* begin PASSAGE PROVIDED *

4. Right of Withdrawal
A precondition for delivery is the unequivocal creditworthiness of the buyer.
Should the seller, following the conclusion of the contract, become aware of
circumstances which in his opinion cast doubt on the buyer’s creditworthiness
in the amount of the contract value, in particular in case of a significant
deterioration of the buyer’s financial circumstances, suspension of payment, a
clearance sale, cessation of business, filing for insolvency, enforcement
measures, cheque or bill protests, liquidation, transfer of business and
similar circumstances, or in the event the buyer pledges his stock, receivables
or purchased goods as security for other creditors or fails to pay due invoices
despite a reminder, or in the event direct debit orders cannot be redeemed or a
credit insurance policy of the buyer is rejected and/or terminated, then the
seller shall be entitled to demand advance payments or securities or withdraw
from the contract. Any agreed delivery periods shall be deemed suspended as of
that point in time.
5. Prices
Our sales prices are net prices. They are subject to change and are ex works,
not including VAT.

* end PASSAGE PROVIDED *

## PROBLEM DESCRIPTION
Carry on the terms of sale after the clause on prices, in the same contractual style. The material that comes next plays no part in this work.

* begin PROVIDED DATA *

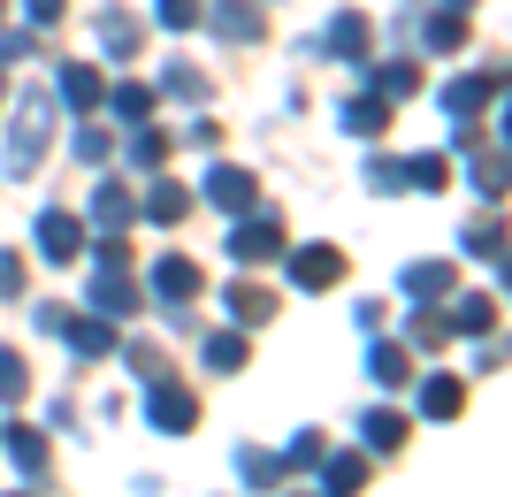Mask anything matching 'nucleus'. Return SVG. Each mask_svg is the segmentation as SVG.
<instances>
[{"label":"nucleus","instance_id":"2","mask_svg":"<svg viewBox=\"0 0 512 497\" xmlns=\"http://www.w3.org/2000/svg\"><path fill=\"white\" fill-rule=\"evenodd\" d=\"M23 8H31L39 23H46V16H62V0H23Z\"/></svg>","mask_w":512,"mask_h":497},{"label":"nucleus","instance_id":"1","mask_svg":"<svg viewBox=\"0 0 512 497\" xmlns=\"http://www.w3.org/2000/svg\"><path fill=\"white\" fill-rule=\"evenodd\" d=\"M161 23H199V0H161Z\"/></svg>","mask_w":512,"mask_h":497}]
</instances>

* end PROVIDED DATA *

## TASK OUTPUT
6. Delivery
Any delivery times specified by us are approximate and non-binding. Partial
deliveries are permissible. All deliveries, including partial deliveries, are
at the risk of the buyer. This also applies for deliveries without shipping
charges. We are not liable for any damage or loss during transport. Any delays
in or obstacles to delivery not caused by us shall release us from the obligation
of delivery without giving rise to any rights or claims against us on the part
of the buyer. The minimum order amounts to € 25.00 net! For small orders below
that amount we will charge a small order surcharge of € 4.00!
7. Prototypes and
instruction materials, designs, drawings
We reserve all property rights and copyright in these materials and prototypes.
They may not be copied or made available to third parties without our approval
and shall be returned on request.
8. Instruction
courses
Should the speaker be prevented, or should the minimum number of 8 participants not be reached, we
reserve the right to cancel the event up to 10 days prior to the day of the
event. In such cases the participants will be immediately notified and any
course fees already paid will be reimbursed. Any further claims shall be
excluded.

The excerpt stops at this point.